• [Source extract]:
********************
I think I am right to say that if you do not carry a spare, then your breakdown cover cannot help you. This is because specific tyres may not be immediately available and the cost of obtaining one for you and fitting it could prove expensive for your cover. If, as happened to me, you happen to have a spare, then the cover will get a little man out on a Sunday morning, with a hangover, to change it for you, although in my case he refused to put any more air into it (there was some) and to find a garage to blow it up. I would have liked to blow him up!

Alan


----------



## Hawcara (Jun 1, 2009)

rosalan said:


> Regarding spare wheels and breakdown cover.
> I think I am right to say that if you do not carry a spare, then your breakdown cover cannot help you. This is because specific tyres may not be immediately available and the cost of obtaining one for you and fitting it could prove expensive for your cover. If, as happened to me, you happen to have a spare, then the cover will get a little man out on a Sunday morning, with a hangover, to change it for you, although in my case he refused to put any more air into it (there was some) and to find a garage to blow it up. I would have liked to blow him up!
********************
• [What you will do]: Retype the forum posts about spare wheels and breakdown cover in full, keeping every word, line, and mark unchanged.

Stored data
********************
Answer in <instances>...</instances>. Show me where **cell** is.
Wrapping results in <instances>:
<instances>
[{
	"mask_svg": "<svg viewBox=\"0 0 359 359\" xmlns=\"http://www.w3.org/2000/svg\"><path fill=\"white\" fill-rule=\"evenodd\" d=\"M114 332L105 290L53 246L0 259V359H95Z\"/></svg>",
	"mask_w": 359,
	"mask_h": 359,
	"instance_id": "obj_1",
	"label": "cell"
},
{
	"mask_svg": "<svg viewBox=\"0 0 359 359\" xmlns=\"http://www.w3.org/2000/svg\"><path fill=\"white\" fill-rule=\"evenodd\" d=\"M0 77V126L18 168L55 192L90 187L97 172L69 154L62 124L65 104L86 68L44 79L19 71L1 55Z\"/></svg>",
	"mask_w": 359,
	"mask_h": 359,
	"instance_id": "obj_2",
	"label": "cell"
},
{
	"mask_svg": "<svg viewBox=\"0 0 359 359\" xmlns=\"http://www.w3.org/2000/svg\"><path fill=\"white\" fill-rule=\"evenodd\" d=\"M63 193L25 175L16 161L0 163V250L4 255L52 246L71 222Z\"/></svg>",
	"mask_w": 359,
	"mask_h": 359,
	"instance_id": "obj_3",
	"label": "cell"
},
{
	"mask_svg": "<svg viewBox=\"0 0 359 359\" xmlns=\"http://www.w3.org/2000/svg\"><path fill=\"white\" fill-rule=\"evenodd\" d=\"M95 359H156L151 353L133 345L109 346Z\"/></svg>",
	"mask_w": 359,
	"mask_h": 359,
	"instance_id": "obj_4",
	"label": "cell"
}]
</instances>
********************
• [Output below]:
I think I am right to say that if you do not carry a spare, then your breakdown cover cannot help you. This is because specific tyres may not be immediately available and the cost of obtaining one for you and fitting it could prove expensive for your cover. If, as happened to me, you happen to have a spare, then the cover will get a little man out on a Sunday morning, with a hangover, to change it for you, although in my case he refused to put any more air into it (there was some) and to find a garage to blow it up. I would have liked to blow him up!

Alan


----------



## Hawcara (Jun 1, 2009)

rosalan said:


> Regarding spare wheels and breakdown cover.
> I think I am right to say that if you do not carry a spare, then your breakdown cover cannot help you. This is because specific tyres may not be immediately available and the cost of obtaining one for you and fitting it could prove expensive for your cover. If, as happened to me, you happen to have a spare, then the cover will get a little man out on a Sunday morning, with a hangover, to change it for you, although in my case he refused to put any more air into it (there was some) and to find a garage to blow it up. I would have liked to blow him up!